Prices and rentals of industrial space continued to moderate in the second quarter, as industrial occupancy rates continued to fall, according to a quarterly report by JTC.

Released on Thursday (July 24), the report said industrial occupancy rates in the second quarter fell by 0.9 percentage point from the previous quarter to 90.7 per cent – the lowest level since late 2007. For multiple-user factory space, the occupancy rate fell by 1.1 percentage points to 87.3 per cent.

On a year-on-year basis, the occupancy rate of the overall industrial property market fell by 1.7 percentage points, from 92.4 per cent to 90.7 per cent. For multiple-user factory space, the occupancy rate fell by 3.1 percentage points, from 90.4 per cent a year ago to 87.3 per cent in the second quarter.

PRICES, RENTALS STABILISE

Rentals of industrial space in the second quarter fell 0.1 per cent from the previous quarter, while rentals of multiple-user factory space remain unchanged. On a year-on-year basis, rentals of industrial space rose by 5 per cent in the quarter, significantly slower than the average increase of 10.2 per cent per year over the past four years. For multiple-user factory space, rentals rose 4.3 per cent on a year-on-year basis, also significantly slower than the average increase of 9.8 per cent per year over the past four years.

Prices also continued to stabilise in the second quarter, rising marginally by 0.7 per cent on a quarter-on-quarter basis. For multiple-user factory space, prices rose by 2.5 per cent from the last quarter, mainly due to a higher proportion of freehold properties transacted. On a year-on-year basis, prices for industrial space rose by 3.9 per cent, significantly slower than the average increase of 18.8 per cent per year over the past four years. Similarly, the 6.2 per cent year-on-year increase in prices of multiple-user factory space was also significantly slower than the average increase of 19.1 per cent per year over the past four years.

UPCOMING SUPPLY

According to JTC, the Government will continue to monitor the overall industrial property market and where necessary, release more land with a range of sizes to suit different industry needs.

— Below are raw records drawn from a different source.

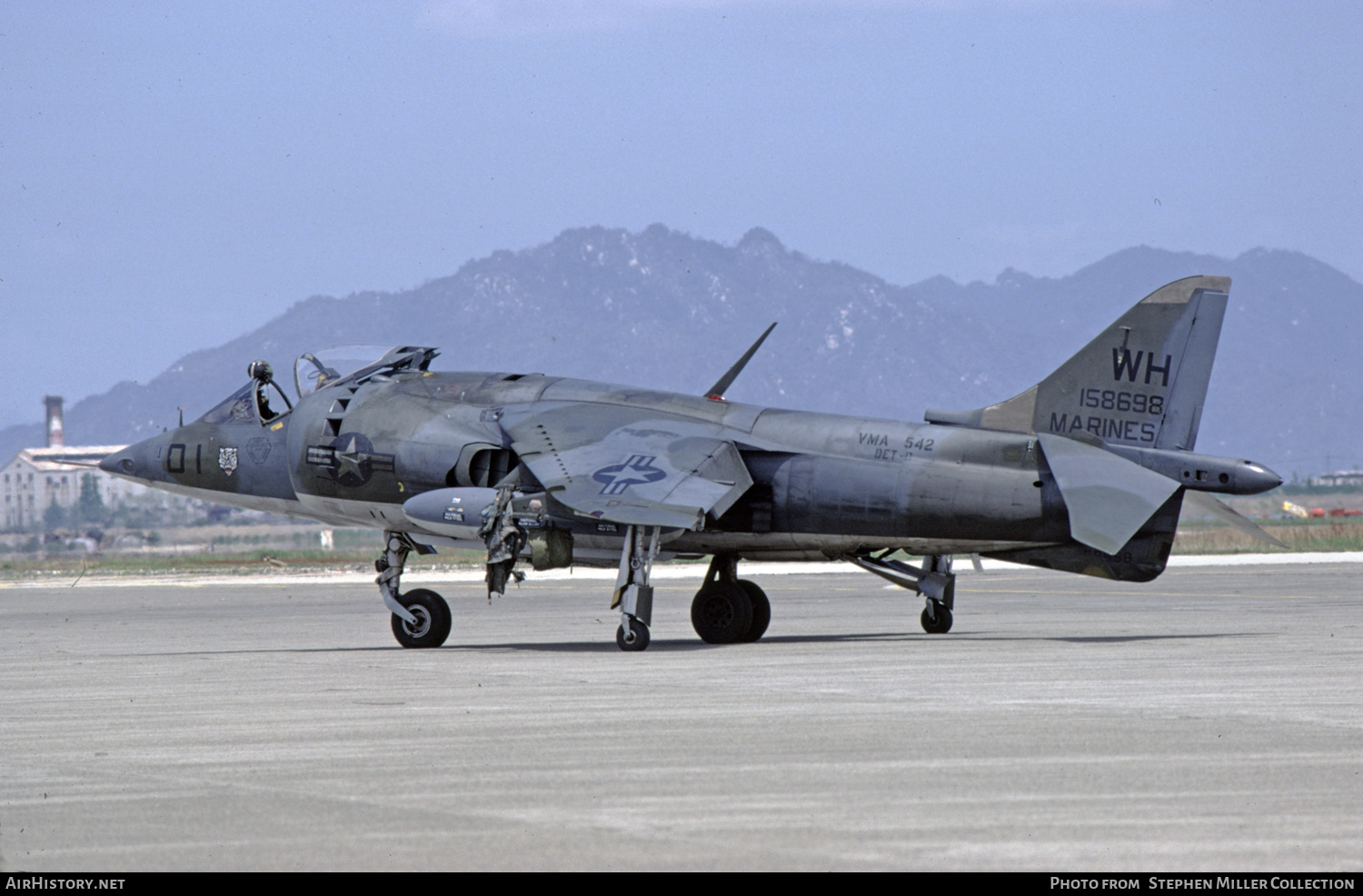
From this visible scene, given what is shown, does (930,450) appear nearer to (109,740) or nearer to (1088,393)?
(1088,393)

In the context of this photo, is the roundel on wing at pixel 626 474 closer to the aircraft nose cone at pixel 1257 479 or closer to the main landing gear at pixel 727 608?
the main landing gear at pixel 727 608

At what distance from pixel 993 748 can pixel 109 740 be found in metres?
6.10

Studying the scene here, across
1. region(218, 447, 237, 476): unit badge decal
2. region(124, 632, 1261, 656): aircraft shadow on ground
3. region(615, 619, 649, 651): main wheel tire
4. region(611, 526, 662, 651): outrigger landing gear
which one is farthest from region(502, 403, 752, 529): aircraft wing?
region(218, 447, 237, 476): unit badge decal

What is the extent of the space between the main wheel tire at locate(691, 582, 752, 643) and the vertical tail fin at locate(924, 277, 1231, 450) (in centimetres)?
413

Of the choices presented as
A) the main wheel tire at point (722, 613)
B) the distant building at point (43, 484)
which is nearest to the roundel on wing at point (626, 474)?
the main wheel tire at point (722, 613)

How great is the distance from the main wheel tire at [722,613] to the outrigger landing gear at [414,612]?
3.21 m

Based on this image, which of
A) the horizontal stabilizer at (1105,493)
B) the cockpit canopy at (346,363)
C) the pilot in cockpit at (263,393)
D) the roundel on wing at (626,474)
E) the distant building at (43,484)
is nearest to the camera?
the horizontal stabilizer at (1105,493)

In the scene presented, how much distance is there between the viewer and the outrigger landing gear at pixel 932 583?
20844mm

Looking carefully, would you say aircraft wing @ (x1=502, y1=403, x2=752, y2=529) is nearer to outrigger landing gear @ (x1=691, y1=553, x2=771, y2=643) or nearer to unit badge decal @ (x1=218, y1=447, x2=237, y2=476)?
outrigger landing gear @ (x1=691, y1=553, x2=771, y2=643)

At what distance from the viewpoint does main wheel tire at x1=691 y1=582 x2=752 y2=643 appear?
67.0ft

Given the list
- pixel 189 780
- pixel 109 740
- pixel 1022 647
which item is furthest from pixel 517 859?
pixel 1022 647

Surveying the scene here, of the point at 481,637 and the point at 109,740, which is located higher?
the point at 109,740

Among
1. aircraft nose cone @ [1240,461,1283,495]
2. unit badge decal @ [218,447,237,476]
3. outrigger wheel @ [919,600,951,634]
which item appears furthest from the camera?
unit badge decal @ [218,447,237,476]

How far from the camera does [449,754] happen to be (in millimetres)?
10289
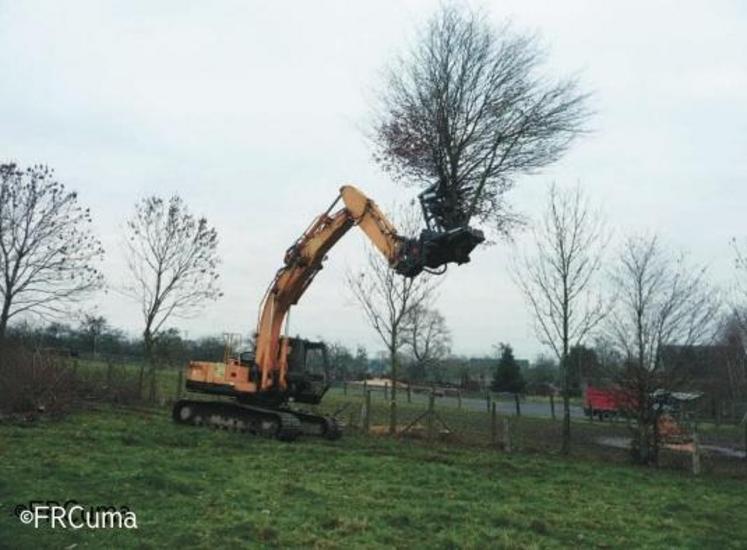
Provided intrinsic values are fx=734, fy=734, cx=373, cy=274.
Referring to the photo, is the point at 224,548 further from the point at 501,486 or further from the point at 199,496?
the point at 501,486

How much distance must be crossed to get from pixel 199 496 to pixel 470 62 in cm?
1184

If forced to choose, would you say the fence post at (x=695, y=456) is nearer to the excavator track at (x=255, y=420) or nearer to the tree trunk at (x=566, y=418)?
the tree trunk at (x=566, y=418)

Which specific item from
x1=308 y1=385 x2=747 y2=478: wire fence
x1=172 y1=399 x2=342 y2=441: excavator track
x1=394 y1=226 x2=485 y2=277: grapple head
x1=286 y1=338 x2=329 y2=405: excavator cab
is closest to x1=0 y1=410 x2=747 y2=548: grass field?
x1=172 y1=399 x2=342 y2=441: excavator track

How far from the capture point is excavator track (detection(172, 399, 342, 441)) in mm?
16812

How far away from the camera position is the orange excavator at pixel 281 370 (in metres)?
17.3

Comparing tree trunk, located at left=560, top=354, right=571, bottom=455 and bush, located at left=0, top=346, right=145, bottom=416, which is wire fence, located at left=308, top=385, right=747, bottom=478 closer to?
tree trunk, located at left=560, top=354, right=571, bottom=455

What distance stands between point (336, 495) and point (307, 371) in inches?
334

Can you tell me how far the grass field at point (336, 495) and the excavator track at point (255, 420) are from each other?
3.08ft

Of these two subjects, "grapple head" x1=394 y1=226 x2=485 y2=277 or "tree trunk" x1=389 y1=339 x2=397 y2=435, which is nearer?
"grapple head" x1=394 y1=226 x2=485 y2=277

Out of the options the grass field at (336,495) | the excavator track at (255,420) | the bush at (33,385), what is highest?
the bush at (33,385)

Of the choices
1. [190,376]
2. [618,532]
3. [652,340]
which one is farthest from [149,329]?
[618,532]

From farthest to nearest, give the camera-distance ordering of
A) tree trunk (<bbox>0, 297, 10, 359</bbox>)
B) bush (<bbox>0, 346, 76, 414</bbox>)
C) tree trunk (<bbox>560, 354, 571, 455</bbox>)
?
tree trunk (<bbox>0, 297, 10, 359</bbox>) → tree trunk (<bbox>560, 354, 571, 455</bbox>) → bush (<bbox>0, 346, 76, 414</bbox>)

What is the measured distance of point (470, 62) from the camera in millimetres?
16953

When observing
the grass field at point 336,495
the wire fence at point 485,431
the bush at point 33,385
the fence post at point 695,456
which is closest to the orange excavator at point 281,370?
the grass field at point 336,495
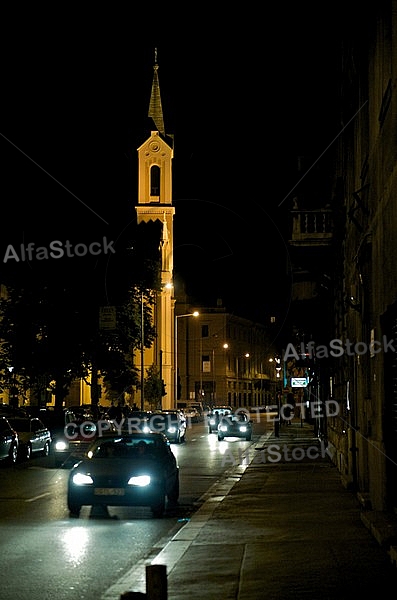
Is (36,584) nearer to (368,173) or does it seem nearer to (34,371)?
(368,173)

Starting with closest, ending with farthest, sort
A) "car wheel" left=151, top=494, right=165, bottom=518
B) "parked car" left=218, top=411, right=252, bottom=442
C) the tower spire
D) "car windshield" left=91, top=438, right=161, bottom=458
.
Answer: "car wheel" left=151, top=494, right=165, bottom=518 → "car windshield" left=91, top=438, right=161, bottom=458 → "parked car" left=218, top=411, right=252, bottom=442 → the tower spire

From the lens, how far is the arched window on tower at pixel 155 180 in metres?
99.5

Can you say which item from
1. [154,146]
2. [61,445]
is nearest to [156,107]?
[154,146]

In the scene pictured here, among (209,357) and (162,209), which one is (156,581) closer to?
(162,209)

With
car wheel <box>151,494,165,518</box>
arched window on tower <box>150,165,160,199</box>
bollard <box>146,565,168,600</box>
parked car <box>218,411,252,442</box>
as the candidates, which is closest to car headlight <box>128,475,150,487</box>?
car wheel <box>151,494,165,518</box>

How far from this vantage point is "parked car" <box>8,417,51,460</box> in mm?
34906

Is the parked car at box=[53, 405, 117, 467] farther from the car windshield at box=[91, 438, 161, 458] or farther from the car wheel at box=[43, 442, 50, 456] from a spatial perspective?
the car windshield at box=[91, 438, 161, 458]

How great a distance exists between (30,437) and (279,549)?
76.0 feet

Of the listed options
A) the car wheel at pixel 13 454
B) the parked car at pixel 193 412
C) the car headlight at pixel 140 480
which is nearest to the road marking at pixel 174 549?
the car headlight at pixel 140 480

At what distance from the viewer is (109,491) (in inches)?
690

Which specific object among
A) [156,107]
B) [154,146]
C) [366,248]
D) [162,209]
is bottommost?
[366,248]

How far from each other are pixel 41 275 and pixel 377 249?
35.6m

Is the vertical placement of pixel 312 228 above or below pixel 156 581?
above

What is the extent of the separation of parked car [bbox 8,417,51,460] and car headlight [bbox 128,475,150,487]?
17.7m
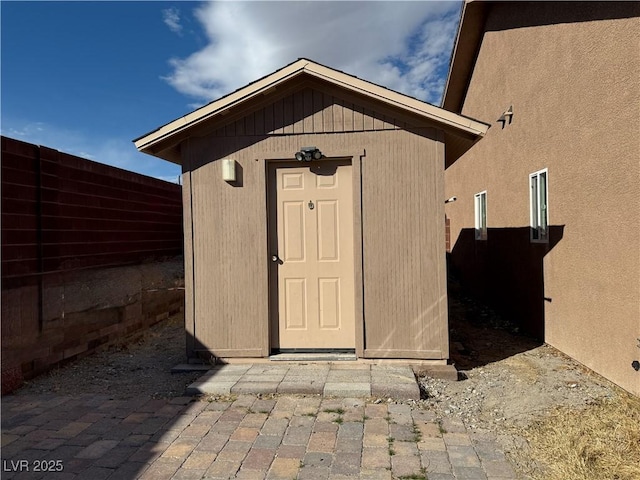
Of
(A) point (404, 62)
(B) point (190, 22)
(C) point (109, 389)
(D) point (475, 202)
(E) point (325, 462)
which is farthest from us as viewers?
(A) point (404, 62)

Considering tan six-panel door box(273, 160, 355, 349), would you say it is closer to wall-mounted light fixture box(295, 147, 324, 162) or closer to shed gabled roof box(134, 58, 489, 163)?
wall-mounted light fixture box(295, 147, 324, 162)

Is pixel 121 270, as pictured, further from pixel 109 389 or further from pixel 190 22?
pixel 190 22

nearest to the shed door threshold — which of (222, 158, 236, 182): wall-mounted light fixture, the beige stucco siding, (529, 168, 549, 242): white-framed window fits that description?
(222, 158, 236, 182): wall-mounted light fixture

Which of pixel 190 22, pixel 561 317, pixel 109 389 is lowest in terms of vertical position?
pixel 109 389

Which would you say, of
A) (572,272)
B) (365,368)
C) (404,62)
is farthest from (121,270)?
(404,62)

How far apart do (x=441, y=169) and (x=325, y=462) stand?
10.4ft

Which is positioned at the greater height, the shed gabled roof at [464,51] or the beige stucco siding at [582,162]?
the shed gabled roof at [464,51]

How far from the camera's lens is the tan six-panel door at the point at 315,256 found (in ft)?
15.8

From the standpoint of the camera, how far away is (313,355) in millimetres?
4820

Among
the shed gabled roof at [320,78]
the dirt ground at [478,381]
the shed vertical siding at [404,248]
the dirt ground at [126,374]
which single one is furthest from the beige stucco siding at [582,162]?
the dirt ground at [126,374]

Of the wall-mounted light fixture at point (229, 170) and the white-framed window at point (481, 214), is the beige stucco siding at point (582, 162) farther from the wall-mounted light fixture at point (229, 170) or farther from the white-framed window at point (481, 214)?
the wall-mounted light fixture at point (229, 170)

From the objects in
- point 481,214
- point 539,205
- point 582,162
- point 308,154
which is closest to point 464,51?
point 481,214

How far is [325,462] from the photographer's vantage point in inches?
112

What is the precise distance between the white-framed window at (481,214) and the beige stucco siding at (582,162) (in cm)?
148
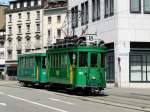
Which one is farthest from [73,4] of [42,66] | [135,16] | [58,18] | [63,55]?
[58,18]

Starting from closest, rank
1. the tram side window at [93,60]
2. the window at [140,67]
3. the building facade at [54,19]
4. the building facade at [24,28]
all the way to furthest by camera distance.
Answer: the tram side window at [93,60] < the window at [140,67] < the building facade at [54,19] < the building facade at [24,28]

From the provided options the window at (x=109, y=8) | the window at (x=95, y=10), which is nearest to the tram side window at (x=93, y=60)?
the window at (x=109, y=8)

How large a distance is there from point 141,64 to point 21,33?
58349 millimetres

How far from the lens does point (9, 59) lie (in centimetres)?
10369

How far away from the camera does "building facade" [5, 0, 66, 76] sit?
95.8m

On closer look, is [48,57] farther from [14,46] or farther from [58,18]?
[14,46]

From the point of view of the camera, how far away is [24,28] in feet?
328

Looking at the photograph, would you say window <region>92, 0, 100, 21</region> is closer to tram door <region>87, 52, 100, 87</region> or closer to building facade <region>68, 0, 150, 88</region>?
building facade <region>68, 0, 150, 88</region>

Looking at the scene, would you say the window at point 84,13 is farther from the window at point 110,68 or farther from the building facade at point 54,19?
the building facade at point 54,19

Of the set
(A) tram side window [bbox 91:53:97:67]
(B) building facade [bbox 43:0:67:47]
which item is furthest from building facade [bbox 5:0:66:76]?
(A) tram side window [bbox 91:53:97:67]

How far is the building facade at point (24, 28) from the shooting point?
9581 centimetres

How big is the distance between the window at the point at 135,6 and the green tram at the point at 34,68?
10557 mm

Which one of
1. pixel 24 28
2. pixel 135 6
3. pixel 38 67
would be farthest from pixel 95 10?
pixel 24 28

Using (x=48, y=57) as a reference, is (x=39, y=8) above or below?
above
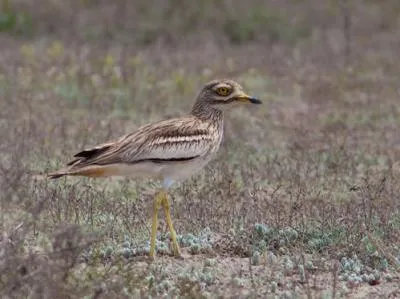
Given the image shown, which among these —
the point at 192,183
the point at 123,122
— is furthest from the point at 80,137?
the point at 192,183

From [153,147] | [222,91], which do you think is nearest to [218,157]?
[222,91]

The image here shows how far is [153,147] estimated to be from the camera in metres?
7.87

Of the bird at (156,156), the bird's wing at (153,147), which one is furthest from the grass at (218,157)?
the bird's wing at (153,147)

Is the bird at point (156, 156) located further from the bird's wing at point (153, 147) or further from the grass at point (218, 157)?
the grass at point (218, 157)

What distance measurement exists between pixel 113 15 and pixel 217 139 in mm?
12035

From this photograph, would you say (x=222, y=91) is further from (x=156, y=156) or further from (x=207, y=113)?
(x=156, y=156)

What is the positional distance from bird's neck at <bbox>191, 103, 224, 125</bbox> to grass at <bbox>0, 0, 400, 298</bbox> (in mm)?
766

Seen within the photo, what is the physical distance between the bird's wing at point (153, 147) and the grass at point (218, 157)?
0.47 meters

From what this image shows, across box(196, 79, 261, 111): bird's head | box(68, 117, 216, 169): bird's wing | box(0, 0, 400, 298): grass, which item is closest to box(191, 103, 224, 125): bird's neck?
box(196, 79, 261, 111): bird's head

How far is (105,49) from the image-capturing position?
1777 cm

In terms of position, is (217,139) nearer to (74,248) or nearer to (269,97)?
(74,248)

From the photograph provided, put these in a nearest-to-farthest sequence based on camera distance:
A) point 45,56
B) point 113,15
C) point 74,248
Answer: point 74,248 < point 45,56 < point 113,15

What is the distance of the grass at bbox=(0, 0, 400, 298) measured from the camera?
7203 mm

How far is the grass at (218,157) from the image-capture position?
720cm
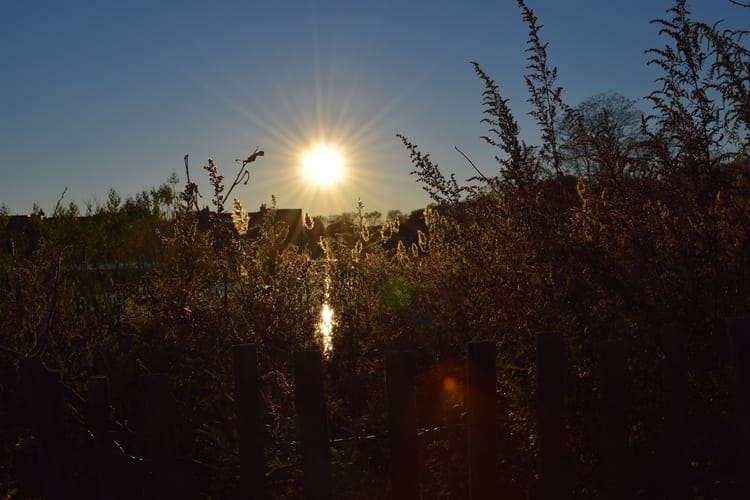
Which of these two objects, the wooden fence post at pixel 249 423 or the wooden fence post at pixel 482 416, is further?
the wooden fence post at pixel 249 423

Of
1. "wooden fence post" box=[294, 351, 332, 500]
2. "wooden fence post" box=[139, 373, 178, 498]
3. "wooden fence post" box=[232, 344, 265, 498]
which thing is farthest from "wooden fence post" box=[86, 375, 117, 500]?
"wooden fence post" box=[294, 351, 332, 500]

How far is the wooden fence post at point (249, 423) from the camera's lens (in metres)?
2.74

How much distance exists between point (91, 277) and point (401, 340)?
514cm

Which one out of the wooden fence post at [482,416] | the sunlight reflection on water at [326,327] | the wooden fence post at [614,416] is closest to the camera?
the wooden fence post at [614,416]

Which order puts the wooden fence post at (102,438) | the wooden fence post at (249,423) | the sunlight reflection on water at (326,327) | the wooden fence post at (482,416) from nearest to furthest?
the wooden fence post at (482,416), the wooden fence post at (249,423), the wooden fence post at (102,438), the sunlight reflection on water at (326,327)

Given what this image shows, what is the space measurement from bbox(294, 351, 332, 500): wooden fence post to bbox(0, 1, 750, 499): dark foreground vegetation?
0.30m

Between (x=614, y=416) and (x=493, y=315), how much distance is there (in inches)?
37.6

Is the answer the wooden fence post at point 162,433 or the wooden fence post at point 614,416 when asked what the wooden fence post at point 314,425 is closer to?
the wooden fence post at point 162,433

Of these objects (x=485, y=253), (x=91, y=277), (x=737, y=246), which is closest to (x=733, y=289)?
(x=737, y=246)

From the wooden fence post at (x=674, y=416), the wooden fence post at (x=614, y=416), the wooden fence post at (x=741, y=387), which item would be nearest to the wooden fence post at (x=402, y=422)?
the wooden fence post at (x=614, y=416)

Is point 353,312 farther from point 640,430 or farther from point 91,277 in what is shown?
point 91,277

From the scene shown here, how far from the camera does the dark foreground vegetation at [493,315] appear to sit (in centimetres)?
288

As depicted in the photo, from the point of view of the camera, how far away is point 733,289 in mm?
2980

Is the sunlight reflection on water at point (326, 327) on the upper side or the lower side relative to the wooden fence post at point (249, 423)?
upper
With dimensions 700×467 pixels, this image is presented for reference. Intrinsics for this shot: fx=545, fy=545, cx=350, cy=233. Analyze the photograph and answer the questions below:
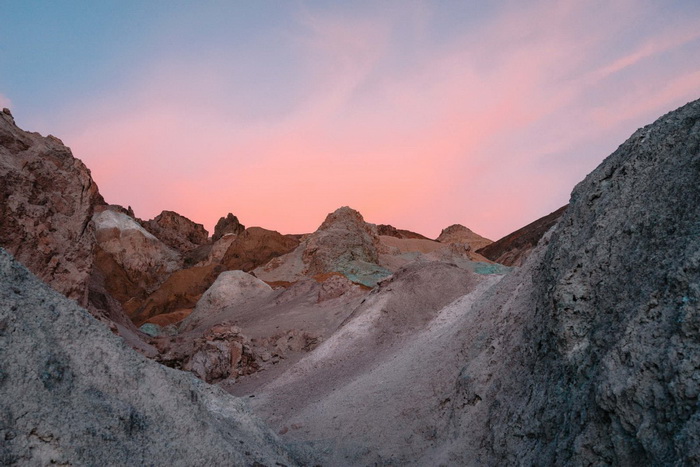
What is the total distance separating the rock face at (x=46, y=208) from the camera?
1339 centimetres

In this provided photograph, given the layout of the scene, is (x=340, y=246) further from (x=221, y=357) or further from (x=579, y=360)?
(x=579, y=360)

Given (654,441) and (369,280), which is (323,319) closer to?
Answer: (369,280)

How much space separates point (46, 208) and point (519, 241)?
40928 mm

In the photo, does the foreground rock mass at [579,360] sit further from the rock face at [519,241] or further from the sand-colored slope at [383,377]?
the rock face at [519,241]

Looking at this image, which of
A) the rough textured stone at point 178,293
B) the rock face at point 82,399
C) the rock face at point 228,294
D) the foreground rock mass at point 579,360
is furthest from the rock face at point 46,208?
the rough textured stone at point 178,293

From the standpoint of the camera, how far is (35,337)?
4254 millimetres

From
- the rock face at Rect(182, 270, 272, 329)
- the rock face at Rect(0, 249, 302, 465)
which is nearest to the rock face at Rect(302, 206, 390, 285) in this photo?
the rock face at Rect(182, 270, 272, 329)

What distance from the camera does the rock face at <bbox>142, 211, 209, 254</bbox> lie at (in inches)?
2112

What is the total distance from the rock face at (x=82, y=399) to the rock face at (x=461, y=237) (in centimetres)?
5851

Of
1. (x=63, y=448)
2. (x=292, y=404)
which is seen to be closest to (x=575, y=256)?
(x=63, y=448)

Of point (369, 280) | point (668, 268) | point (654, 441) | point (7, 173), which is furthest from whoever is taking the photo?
point (369, 280)

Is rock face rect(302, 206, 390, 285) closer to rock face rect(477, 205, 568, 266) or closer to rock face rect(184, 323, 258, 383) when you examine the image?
rock face rect(184, 323, 258, 383)

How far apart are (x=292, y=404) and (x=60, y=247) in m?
8.31

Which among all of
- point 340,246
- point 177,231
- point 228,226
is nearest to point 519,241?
point 340,246
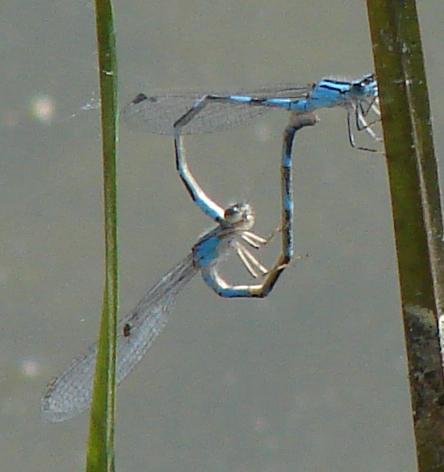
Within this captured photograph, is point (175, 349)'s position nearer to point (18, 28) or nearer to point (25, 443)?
point (25, 443)

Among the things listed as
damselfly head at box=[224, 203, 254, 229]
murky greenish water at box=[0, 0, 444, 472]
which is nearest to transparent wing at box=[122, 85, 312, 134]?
damselfly head at box=[224, 203, 254, 229]

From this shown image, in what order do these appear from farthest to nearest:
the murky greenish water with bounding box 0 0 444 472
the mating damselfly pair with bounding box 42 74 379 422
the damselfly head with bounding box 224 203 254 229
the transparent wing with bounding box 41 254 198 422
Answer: the murky greenish water with bounding box 0 0 444 472 < the transparent wing with bounding box 41 254 198 422 < the damselfly head with bounding box 224 203 254 229 < the mating damselfly pair with bounding box 42 74 379 422

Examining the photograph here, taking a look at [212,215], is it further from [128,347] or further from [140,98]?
[128,347]

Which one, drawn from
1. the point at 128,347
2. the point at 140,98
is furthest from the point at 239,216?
the point at 128,347

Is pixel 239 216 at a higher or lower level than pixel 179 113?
lower

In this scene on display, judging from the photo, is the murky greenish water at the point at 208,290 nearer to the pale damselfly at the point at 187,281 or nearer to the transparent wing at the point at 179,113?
the pale damselfly at the point at 187,281

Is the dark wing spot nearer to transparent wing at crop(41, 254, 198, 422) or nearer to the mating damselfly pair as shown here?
the mating damselfly pair

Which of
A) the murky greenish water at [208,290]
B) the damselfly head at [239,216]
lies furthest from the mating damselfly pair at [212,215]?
→ the murky greenish water at [208,290]
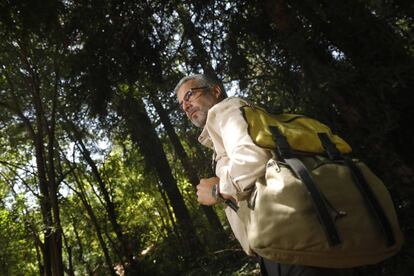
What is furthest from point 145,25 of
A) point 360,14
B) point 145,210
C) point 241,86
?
point 145,210

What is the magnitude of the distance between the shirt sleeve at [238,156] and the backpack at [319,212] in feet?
0.12

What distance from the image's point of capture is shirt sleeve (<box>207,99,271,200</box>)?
142cm

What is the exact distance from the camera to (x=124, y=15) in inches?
183

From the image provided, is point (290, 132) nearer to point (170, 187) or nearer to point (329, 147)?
point (329, 147)

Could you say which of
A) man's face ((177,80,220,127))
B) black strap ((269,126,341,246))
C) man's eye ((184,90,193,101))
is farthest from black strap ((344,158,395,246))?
man's eye ((184,90,193,101))

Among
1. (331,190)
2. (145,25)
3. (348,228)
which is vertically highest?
(145,25)

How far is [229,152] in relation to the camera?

JTC also said it will continue to develop more specialised industrial land with features such as shared facilities and services to support the growth of key industry clusters and catalyse new ones. About 1.8 million sqm of industrial space is expected to come on-stream in the second half of this year, out of which 400,000 sqm are multiple-user factory space. Between 2015 and 2017, an average of about 1.6 million sqm of industrial space is expected to come on-stream every year.